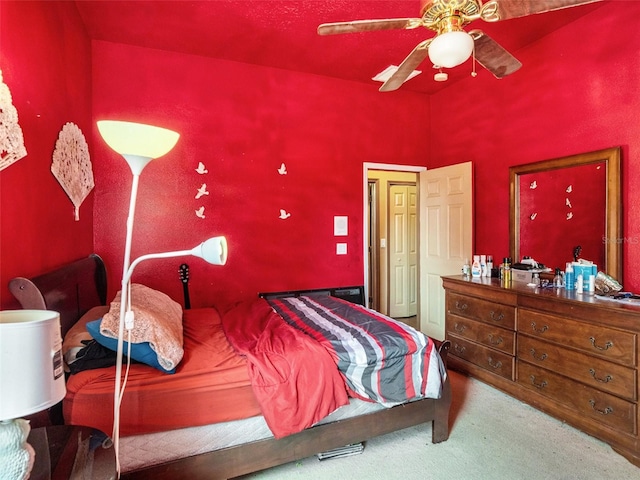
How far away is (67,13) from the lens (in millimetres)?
2361

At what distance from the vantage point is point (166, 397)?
5.43 feet

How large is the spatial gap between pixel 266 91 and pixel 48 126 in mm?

● ● ●

Please repeat every one of the items above word for word, leaving out the pictures.

How far away is (67,13) from the lens (in millimetres)?
2361

At what distance from the vantage point is point (166, 397)?
5.43 feet

How large is the spatial gap between pixel 266 91 and pixel 48 126 in mm?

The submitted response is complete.